Write out everything from the line containing "How much of" down to the end of the entries, substituting "wheelchair user" for "person in wheelchair" and leaving everything else unchanged.

__DATASET RECORDS__:
▬▬▬▬▬▬▬▬▬▬

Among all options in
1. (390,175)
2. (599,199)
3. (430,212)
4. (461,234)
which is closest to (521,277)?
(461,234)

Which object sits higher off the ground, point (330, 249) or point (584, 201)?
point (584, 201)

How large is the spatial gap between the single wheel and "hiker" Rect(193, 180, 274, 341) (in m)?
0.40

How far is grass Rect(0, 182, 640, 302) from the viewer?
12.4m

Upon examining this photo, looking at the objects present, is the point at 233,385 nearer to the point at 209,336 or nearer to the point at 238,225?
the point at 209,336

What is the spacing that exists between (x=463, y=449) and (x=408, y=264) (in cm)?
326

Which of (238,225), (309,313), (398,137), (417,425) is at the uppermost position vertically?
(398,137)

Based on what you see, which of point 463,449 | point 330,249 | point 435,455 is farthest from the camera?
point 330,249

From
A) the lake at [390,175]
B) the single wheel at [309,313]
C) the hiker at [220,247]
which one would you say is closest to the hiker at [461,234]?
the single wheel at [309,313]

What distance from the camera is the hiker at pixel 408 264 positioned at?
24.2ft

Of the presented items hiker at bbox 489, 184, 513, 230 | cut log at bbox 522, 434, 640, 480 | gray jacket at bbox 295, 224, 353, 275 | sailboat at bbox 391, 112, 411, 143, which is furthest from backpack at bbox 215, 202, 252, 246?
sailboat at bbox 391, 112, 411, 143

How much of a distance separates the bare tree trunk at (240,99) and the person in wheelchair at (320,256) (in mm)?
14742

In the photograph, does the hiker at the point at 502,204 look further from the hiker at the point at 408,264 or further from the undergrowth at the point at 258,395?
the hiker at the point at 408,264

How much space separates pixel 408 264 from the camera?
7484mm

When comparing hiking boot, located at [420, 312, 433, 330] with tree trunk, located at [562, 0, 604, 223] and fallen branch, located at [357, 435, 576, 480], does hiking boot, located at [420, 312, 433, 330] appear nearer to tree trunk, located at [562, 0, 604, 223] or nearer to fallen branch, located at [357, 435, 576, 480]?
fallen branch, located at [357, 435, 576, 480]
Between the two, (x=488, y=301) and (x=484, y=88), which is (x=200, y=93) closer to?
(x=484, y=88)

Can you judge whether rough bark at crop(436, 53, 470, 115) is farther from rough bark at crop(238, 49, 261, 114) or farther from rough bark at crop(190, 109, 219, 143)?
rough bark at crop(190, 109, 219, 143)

▬▬▬▬▬▬▬▬▬▬

__RIGHT ANSWER__:
How much of a distance separates the bare tree trunk at (240,99) and the wheelchair user at (320,256) (in mm)?
14742

In the photograph, does the hiker at the point at 502,204 look further from the hiker at the point at 408,264 or further from the undergrowth at the point at 258,395?
the hiker at the point at 408,264

How much space separates pixel 408 264 from the camera?
7484mm

When comparing hiking boot, located at [420, 312, 433, 330] with tree trunk, located at [562, 0, 604, 223] and fallen branch, located at [357, 435, 576, 480], does hiking boot, located at [420, 312, 433, 330] appear nearer to tree trunk, located at [562, 0, 604, 223] or nearer to fallen branch, located at [357, 435, 576, 480]?
fallen branch, located at [357, 435, 576, 480]
Between the two, (x=488, y=301) and (x=484, y=88), which is (x=200, y=93) closer to?
(x=484, y=88)

Can you judge whether rough bark at crop(436, 53, 470, 115) is farther from rough bark at crop(238, 49, 261, 114) or farther from rough bark at crop(190, 109, 219, 143)?
rough bark at crop(190, 109, 219, 143)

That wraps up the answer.